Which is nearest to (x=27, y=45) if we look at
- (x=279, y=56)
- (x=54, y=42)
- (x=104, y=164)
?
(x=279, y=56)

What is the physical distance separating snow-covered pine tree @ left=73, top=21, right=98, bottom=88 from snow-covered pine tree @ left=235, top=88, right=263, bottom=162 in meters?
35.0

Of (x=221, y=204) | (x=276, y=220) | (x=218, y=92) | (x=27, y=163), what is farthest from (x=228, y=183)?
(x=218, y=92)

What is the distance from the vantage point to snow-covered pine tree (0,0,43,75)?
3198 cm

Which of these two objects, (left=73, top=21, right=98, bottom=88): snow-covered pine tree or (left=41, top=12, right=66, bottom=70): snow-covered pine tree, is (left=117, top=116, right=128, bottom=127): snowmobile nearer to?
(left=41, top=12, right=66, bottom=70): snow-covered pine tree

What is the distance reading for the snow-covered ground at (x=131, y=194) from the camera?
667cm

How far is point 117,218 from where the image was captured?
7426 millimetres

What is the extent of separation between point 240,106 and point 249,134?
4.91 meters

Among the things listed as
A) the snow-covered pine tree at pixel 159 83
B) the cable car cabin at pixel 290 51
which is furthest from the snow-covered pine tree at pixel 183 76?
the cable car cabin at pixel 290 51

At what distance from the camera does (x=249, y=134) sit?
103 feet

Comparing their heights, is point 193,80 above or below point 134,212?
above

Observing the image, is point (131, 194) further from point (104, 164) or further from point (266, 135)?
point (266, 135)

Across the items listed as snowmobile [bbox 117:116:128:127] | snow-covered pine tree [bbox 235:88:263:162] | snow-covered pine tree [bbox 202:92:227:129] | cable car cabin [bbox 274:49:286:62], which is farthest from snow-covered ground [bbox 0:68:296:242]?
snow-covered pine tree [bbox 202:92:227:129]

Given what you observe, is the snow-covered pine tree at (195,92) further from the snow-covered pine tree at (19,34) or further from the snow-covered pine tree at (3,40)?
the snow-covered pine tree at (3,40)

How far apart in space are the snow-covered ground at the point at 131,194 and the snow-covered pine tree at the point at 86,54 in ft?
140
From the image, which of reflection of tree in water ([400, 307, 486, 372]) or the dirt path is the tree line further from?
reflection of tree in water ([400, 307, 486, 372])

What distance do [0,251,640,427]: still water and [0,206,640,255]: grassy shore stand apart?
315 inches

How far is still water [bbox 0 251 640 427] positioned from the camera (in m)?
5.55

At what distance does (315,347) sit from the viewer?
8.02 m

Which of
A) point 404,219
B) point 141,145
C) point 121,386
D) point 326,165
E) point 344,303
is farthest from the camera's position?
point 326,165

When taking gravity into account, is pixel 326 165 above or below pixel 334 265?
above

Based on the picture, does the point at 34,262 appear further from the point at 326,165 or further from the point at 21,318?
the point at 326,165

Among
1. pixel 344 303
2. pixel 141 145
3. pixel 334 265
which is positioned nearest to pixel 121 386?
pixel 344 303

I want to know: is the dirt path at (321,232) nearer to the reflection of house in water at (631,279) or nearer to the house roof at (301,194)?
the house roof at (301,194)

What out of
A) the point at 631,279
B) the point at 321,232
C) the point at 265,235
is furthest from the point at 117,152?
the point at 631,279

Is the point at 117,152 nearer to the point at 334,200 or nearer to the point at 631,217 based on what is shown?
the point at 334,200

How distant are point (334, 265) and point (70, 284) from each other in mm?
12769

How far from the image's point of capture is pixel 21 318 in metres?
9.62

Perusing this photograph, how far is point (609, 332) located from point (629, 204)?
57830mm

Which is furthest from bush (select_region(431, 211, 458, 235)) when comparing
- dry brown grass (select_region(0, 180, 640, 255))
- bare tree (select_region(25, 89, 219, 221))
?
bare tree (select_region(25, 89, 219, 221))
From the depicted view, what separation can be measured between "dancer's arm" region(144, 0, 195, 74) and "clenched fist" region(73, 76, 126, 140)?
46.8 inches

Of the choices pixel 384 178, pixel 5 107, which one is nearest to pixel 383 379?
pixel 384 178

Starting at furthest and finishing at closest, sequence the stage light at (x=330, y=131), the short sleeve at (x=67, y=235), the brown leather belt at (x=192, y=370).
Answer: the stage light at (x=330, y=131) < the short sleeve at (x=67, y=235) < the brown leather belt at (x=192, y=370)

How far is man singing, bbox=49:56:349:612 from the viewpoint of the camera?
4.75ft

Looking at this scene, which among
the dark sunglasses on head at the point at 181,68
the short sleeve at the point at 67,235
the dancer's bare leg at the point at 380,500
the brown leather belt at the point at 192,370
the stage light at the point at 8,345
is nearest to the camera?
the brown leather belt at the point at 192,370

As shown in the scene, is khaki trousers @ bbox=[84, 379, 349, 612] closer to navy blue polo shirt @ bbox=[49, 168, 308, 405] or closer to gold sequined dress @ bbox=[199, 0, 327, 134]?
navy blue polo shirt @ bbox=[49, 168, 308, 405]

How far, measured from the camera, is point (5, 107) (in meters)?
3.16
______________________________
▸ WRITTEN INSTRUCTION
Rewrite the rows above, changing "vantage point" to "observation point" and keeping everything else unchanged.

▸ FINISHED TASK
Which is nearest to (x=27, y=45) if we look at
- (x=279, y=56)
- (x=54, y=42)
- (x=104, y=164)
?
(x=279, y=56)

What is the physical distance separating snow-covered pine tree @ left=73, top=21, right=98, bottom=88 from snow-covered pine tree @ left=235, top=88, right=263, bottom=162 in meters?
35.0

Of (x=221, y=204) | (x=276, y=220) | (x=218, y=92) | (x=27, y=163), what is farthest from (x=228, y=183)?
(x=218, y=92)

What is the distance from the observation point to snow-covered pine tree (0,0,43,75)?
3198 cm

Which of these two objects, (left=73, top=21, right=98, bottom=88): snow-covered pine tree or (left=41, top=12, right=66, bottom=70): snow-covered pine tree, is (left=117, top=116, right=128, bottom=127): snowmobile nearer to?
(left=41, top=12, right=66, bottom=70): snow-covered pine tree

What is the distance reading for the snow-covered ground at (x=131, y=194) from the camera?
667cm

How far is point 117,218 from where the image was captured?
7426 millimetres

What is the extent of separation between point 240,106 and point 249,134?
4.91 meters

Among the things listed as
A) the snow-covered pine tree at pixel 159 83
B) the cable car cabin at pixel 290 51
which is furthest from the snow-covered pine tree at pixel 183 76?
the cable car cabin at pixel 290 51

At what distance from the camera does (x=249, y=134) sit?
103 feet

Comparing their heights, is point 193,80 above or below point 134,212?
above

Observing the image, is point (131, 194) further from point (104, 164) or further from point (266, 135)?
point (266, 135)

Across the items listed as snowmobile [bbox 117:116:128:127] | snow-covered pine tree [bbox 235:88:263:162] | snow-covered pine tree [bbox 202:92:227:129] | cable car cabin [bbox 274:49:286:62], which is farthest from snow-covered ground [bbox 0:68:296:242]?
snow-covered pine tree [bbox 202:92:227:129]

Given what you observe, is the snow-covered pine tree at (195,92) further from the snow-covered pine tree at (19,34) or further from the snow-covered pine tree at (3,40)?
the snow-covered pine tree at (3,40)

How far apart in space are the snow-covered ground at the point at 131,194 and the snow-covered pine tree at the point at 86,54 in ft?
140
From the image, which of reflection of tree in water ([400, 307, 486, 372]) or the dirt path is the tree line further from?
reflection of tree in water ([400, 307, 486, 372])

What distance do [0,251,640,427]: still water and [0,206,640,255]: grassy shore stand apart?
315 inches

How far is still water [bbox 0 251 640 427] positioned from the camera (in m)?
5.55

At what distance does (315,347) sit from the viewer?
8.02 m

Which of
A) point 404,219
B) point 141,145
C) point 121,386
D) point 326,165
E) point 344,303
is farthest from the camera's position?
point 326,165

When taking gravity into account, is pixel 326 165 above or below pixel 334 265?
above

Based on the picture, does the point at 34,262 appear further from the point at 326,165 or further from the point at 21,318?
the point at 326,165

Among
1. pixel 344 303
2. pixel 141 145
3. pixel 334 265
which is positioned nearest to pixel 121 386?
pixel 344 303

I want to know: is the dirt path at (321,232) nearer to the reflection of house in water at (631,279) or nearer to the house roof at (301,194)?
the house roof at (301,194)

What out of
A) the point at 631,279
B) the point at 321,232
C) the point at 265,235
is furthest from the point at 117,152?
the point at 631,279

Is the point at 117,152 nearer to the point at 334,200 or nearer to the point at 631,217 based on what is shown?
the point at 334,200

How distant are point (334, 265) and point (70, 284) from each other in mm?
12769

How far from the image's point of capture is pixel 21 318 in metres?
9.62

Perusing this photograph, how far is point (609, 332) located from point (629, 204)?
57830mm

Which is furthest from bush (select_region(431, 211, 458, 235)) when comparing
- dry brown grass (select_region(0, 180, 640, 255))
- bare tree (select_region(25, 89, 219, 221))
?
bare tree (select_region(25, 89, 219, 221))
From the depicted view, what separation can be measured between "dancer's arm" region(144, 0, 195, 74) and "clenched fist" region(73, 76, 126, 140)?
46.8 inches

Of the choices pixel 384 178, pixel 5 107, which one is nearest to pixel 383 379?
pixel 384 178

Starting at furthest and finishing at closest, sequence the stage light at (x=330, y=131), the short sleeve at (x=67, y=235), the brown leather belt at (x=192, y=370).
Answer: the stage light at (x=330, y=131) < the short sleeve at (x=67, y=235) < the brown leather belt at (x=192, y=370)

How far is man singing, bbox=49:56:349:612 from the viewpoint of the camera?
4.75ft

Looking at this scene, which among
the dark sunglasses on head at the point at 181,68
the short sleeve at the point at 67,235
the dancer's bare leg at the point at 380,500
the brown leather belt at the point at 192,370
the stage light at the point at 8,345
is nearest to the camera?
the brown leather belt at the point at 192,370

As shown in the scene, is khaki trousers @ bbox=[84, 379, 349, 612] closer to navy blue polo shirt @ bbox=[49, 168, 308, 405] or closer to gold sequined dress @ bbox=[199, 0, 327, 134]?
navy blue polo shirt @ bbox=[49, 168, 308, 405]

How far, measured from the camera, is point (5, 107) (in meters)?
3.16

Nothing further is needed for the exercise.